Infine sarà possibile vedere alla Triennale di Milano dal 19 al 23 Ottobre la performance Sovrimpressioni che insieme allo spettacolo Avremo ancora l’occasione di ballare insieme e al documentario Siamo qui per provare costituisce una sorta di trittico del grande lavoro che Deflorian/Tagliarini hanno condotto intorno al film Ginger e Fred di Federico Fellini.
Il 20 ottobre, sempre in Triennale, verrà presentato il volume Tre film. Cinque drammaturgie dedicate al cinema di Daria Deflorian e Antonio Tagliarini, a cura di Luca Sossella Editore.
Alla Triennale di Milano Deflorian/Tagliarini sono artisti residenti fino al 2024.
Intervista a Daria Deflorian e Antonio Tagliarini
(intervista del 23 Aprile 2022)
Incontriamo Daria Deflorian e Antonio Tagliarini al bar della Triennale di Milano. Tra poche ore saranno in scena per la terza replica milanese del loro ultimo lavoro, Avremo ancora l’occasione di ballare insieme. Li intervistiamo separatamente: ci spiegano che il tempo è poco e che si passeranno il testimone dell’intervista. Iniziamo con Daria.
O.C.A.: Una domanda semplice… l’ultimo libro che hai letto?
Daria: L’ultimo libro che ho letto è Changer: méthode di Édouard Louis, libro che non esiste ancora in italiano. Édouard Louis è un autore che io e Antonio abbiamo fatto entrare dentro il nostro percorso di lavoro in maniera abbastanza particolare, perché fino a Qui a tué mon père [Chi ha ucciso mio padre] avevamo sempre lavorato su nostri testi. Ma, proprio per l’intensità e la complessità del creare ogni volta queste drammaturgie che nascono sul palcoscenico e non a tavolino, avevamo bisogno di “fare una pausa continuando a lavorare”.
Poi un paio di mesi fa Édouard mi ha telefonato per chiedermi una cosa molto particolare che mi ha messo di fronte a una decisione per me difficile da prendere in poco tempo: se volevo fare la regia del saggio di uscita di diploma (in francese spectacle de sortie) di una scuola molto interessante di Losanna, La Manufacture.

» Estratti dei dati
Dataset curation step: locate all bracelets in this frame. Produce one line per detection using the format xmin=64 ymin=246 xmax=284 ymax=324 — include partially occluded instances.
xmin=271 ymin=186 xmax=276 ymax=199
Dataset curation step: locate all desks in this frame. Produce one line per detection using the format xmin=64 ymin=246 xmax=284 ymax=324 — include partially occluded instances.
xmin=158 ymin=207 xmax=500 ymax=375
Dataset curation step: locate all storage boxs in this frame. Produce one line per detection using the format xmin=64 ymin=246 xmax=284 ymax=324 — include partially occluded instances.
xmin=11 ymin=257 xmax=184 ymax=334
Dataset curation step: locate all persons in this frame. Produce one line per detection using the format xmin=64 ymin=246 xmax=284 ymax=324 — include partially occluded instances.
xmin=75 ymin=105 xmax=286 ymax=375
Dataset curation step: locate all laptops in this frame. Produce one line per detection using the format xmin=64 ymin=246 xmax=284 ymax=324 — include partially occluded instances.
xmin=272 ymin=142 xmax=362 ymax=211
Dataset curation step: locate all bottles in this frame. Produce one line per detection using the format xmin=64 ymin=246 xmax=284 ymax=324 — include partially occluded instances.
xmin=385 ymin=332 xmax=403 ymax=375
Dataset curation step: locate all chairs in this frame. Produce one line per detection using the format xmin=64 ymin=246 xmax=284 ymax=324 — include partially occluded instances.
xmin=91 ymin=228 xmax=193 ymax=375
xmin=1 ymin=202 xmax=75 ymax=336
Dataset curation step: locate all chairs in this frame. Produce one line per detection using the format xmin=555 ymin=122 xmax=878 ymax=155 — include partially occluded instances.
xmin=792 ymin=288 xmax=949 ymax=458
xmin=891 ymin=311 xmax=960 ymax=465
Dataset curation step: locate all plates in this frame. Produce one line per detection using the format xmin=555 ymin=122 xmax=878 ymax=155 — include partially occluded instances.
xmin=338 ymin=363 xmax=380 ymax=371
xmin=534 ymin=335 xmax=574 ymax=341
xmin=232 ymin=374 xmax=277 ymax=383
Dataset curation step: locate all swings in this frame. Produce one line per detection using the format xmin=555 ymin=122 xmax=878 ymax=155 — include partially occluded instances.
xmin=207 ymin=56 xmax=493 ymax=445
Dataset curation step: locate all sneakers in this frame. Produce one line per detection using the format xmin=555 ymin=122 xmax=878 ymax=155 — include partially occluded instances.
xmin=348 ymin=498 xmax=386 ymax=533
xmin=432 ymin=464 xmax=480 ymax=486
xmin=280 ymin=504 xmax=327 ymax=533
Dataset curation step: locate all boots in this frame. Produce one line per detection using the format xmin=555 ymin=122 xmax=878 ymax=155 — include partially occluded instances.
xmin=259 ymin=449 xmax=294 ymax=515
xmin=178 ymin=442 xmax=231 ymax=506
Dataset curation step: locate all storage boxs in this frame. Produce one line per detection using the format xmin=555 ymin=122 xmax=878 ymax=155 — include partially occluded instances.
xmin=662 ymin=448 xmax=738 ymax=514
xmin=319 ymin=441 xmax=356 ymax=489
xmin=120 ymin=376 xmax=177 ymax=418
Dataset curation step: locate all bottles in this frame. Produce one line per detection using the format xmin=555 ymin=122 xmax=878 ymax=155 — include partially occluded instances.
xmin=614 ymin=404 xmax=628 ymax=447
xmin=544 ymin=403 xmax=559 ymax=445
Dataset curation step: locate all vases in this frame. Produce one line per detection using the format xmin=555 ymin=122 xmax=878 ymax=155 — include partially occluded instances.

» Attività da svolgere
**1)** Secondo il brano di lettura, perché Daria Deflorian e Antonio Tagliarini sentivano il bisogno di «fare una pausa continuando a lavorare»? Spiegalo in una o due frasi.
**2)** Estrai dal brano di lettura, senza alcuna modifica, il passo che va da "Il 20 ottobre, sempre" fino a "che hai letto?" compreso.

» Soluzioni complete
**1)** Fino a Qui a tué mon père avevano sempre lavorato su testi propri. Creare ogni volta drammaturgie che nascono sul palcoscenico e non a tavolino era però un lavoro molto intenso e complesso.

**2)**
Il 20 ottobre, sempre in Triennale, verrà presentato il volume Tre film. Cinque drammaturgie dedicate al cinema di Daria Deflorian e Antonio Tagliarini, a cura di Luca Sossella Editore.
Alla Triennale di Milano Deflorian/Tagliarini sono artisti residenti fino al 2024.
Intervista a Daria Deflorian e Antonio Tagliarini
(intervista del 23 Aprile 2022)
Incontriamo Daria Deflorian e Antonio Tagliarini al bar della Triennale di Milano. Tra poche ore saranno in scena per la terza replica milanese del loro ultimo lavoro, Avremo ancora l’occasione di ballare insieme. Li intervistiamo separatamente: ci spiegano che il tempo è poco e che si passeranno il testimone dell’intervista. Iniziamo con Daria.
O.C.A.: Una domanda semplice… l’ultimo libro che hai letto?